Heads Up for Boaters: Start Using Your Motor’s Kill Switch or You Could Get Fined By the Coast Guard
You know that red kill switch you've been ignoring? It's time to start using it
A new federal law went to effect Apr. 1 requiring boat operators to use the installed engine “kill switch” that has been standard equipment on most boats for many years.
The law applies to boats that are 26-feet or less, and cabin boats when the primary helm is not in a cabin when the boat is operating on plane. The rule is being implemented on all federally navigable waters, but it’s also being implemented by several states for their waters. Practical times when “kill switches” are not required are when boats are trolling, loading on or off a trailer, or in no-wake zones.

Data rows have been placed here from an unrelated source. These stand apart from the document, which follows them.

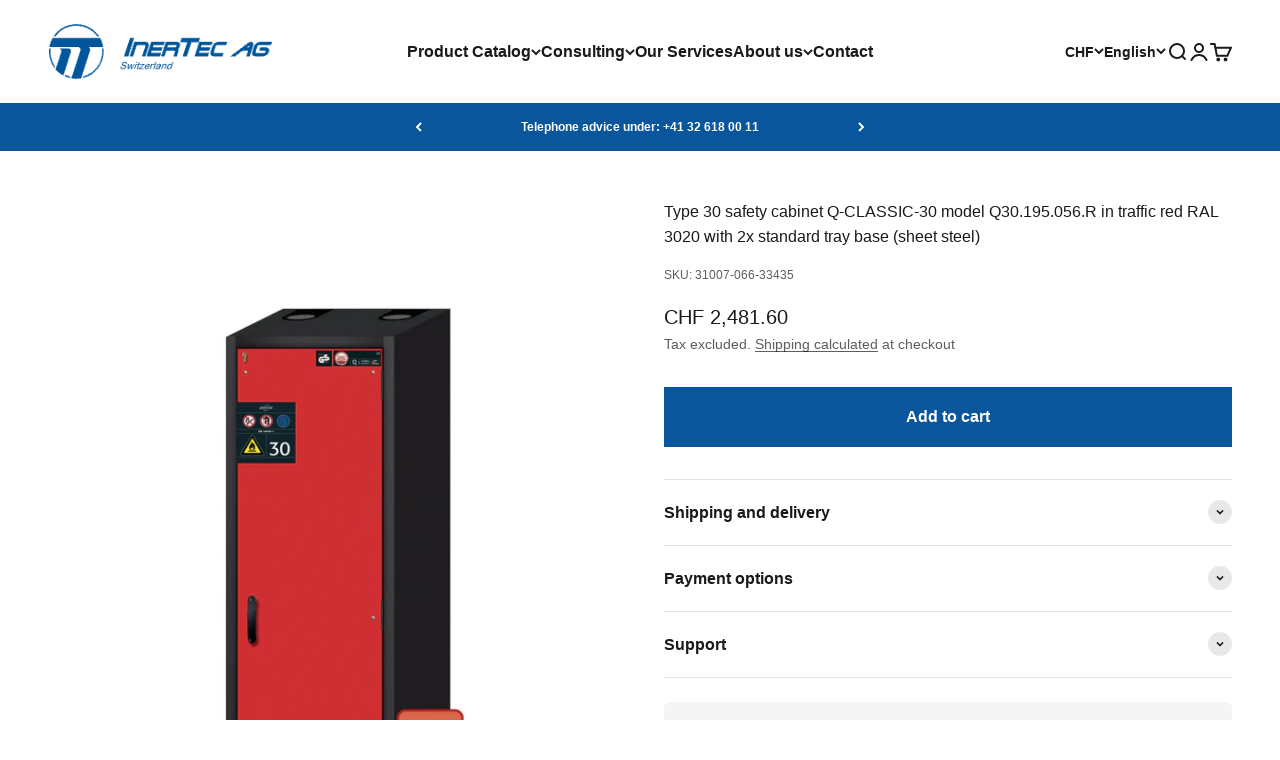

--- FILE ---
content_type: text/css
request_url: https://www.inertec.ch/cdn/shop/t/3/assets/custom.css?v=37037148076452204931708753998
body_size: -231
content:
.ds-collection-children{display:flex;gap:10px;overflow:auto;align-items:center}.ds-collection-children .ds-back-to-parent{display:none}.ds-collection-children .ds-back-to-parent svg{width:15px;height:15px;display:block}.ds-collection-children a{white-space:nowrap}.ds-bulletpoints li{align-items:center;justify-content:flex-start;display:flex;margin-bottom:.25em}.ds-bulletpoints li svg{flex-shrink:0;width:1.5rem;height:1.5rem}.ds-bulletpoints p{margin-left:.5rem;margin-bottom:0;padding-bottom:0}.ds-breadcrumbs{font-size:13px;display:flex;gap:5px;-webkit-hyphens:auto;hyphens:auto;flex-wrap:wrap}.ds-breadcrumbs .ds-separator{display:block;fill:currentColor}.ds-breadcrumbs a{-webkit-hyphens:auto;hyphens:auto}.prose .ds-breadcrumbs a{background:none}.ds-breadcrumbs+.h3{margin-block-start:var(--spacing-2)!important}@media screen and (max-width: 999px){.ds-breadcrumbs{flex-wrap:nowrap;overflow:auto;align-items:center}.ds-collection-header__content .ds-breadcrumbs{margin-inline-end:max(var(--container-gutter),50% - var(--container-max-width) / 2)}.ds-breadcrumbs a{white-space:nowrap}}.ds-menu{margin-bottom:2em}.ds-menu li{margin-bottom:.5em}
/*# sourceMappingURL=/cdn/shop/t/3/assets/custom.css.map?v=37037148076452204931708753998 */


--- FILE ---
content_type: text/javascript
request_url: https://www.inertec.ch/cdn/shop/t/3/assets/utm.js?v=88106895708023778601733246224
body_size: -240
content:
(()=>{const urlParams=new URLSearchParams(window.location.search),skValue=urlParams.get("sk"),attributes=["sk","utm_campaign","utm_source","utm_content","utm_medium","publisher","campaign_name","gclid","fbclid"],attributeValues={};for(const key of attributes){const val=urlParams.get(key);val&&(attributeValues[key]=val,typeof localStorage<"u"&&localStorage.setItem(key,val))}if(document.addEventListener("DOMContentLoaded",()=>{console.log("test");const contactForm=document.querySelector(".contact-form form");if(contactForm){for(const key of attributes){console.log(key);const value=localStorage.getItem(key),inputField=contactForm.querySelector('input[name="contact['+key+']"]');inputField&&value&&(inputField.value=value)}const urlField=document.getElementById("url");urlField&&(urlField.value=window.location.href)}}),Object.keys(attributeValues).length>0){const formData=new FormData;for(const key in attributeValues){const val=attributeValues[key];formData.append("attributes[_"+key+"]",val)}fetch(window.Shopify.routes.root+"cart/update.js",{method:"POST",body:formData}).then(response=>response.json()).then(data=>{})}})();
//# sourceMappingURL=/cdn/shop/t/3/assets/utm.js.map?v=88106895708023778601733246224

The vessel operator is also exempt if the boat’s motor produces less than 115 lbs. of static thrust – or about the size of a 2-hp engine. Operators who fail to follow the new requirement could face a $100 fine, according to Boating Industry.com.
The law is being praised by law enforcement as an important safety requirement. This is because when a boat operator is fitted to a “kill switch” (which is properly known as an “Engine Cut-Off Switch” or ECOS) and the operator is thrown from the boat piloting area, the kill switch disconnects and immediately shuts down the motor. This effectively saves people in the water, like a captain who may have been ejected overboard, from propeller injury. When a motor keeps running after the operator has been thrown overboard, the boat often makes violent circles (called the circle of death), which you can see in the video below. Further, once the kill switch shuts down the motor, an overboard captain might be able to swim to their non-moving boat and recover.
Most kill switches consist of a coiled heavy-duty lanyard (often bright red in color) with an end that fits to a boat control station or the motor. The lanyard attaches to the boat captain’s wrist, hand, life jacket, or belt loop. Thus if the captain moves from motor controls, the lanyard tightens, detaches, and the motor “kills.” To restart the engine the ECOS simply needs to be reconnected at the helm or motor. Some newer boats use an electronic version that that captain simply puts in their pocket.
Since most boats and motors have been fitted with such kill switches, the new law does not require boaters to make expensive upgrades. The law simply requires that you use ECOS that’s already in place.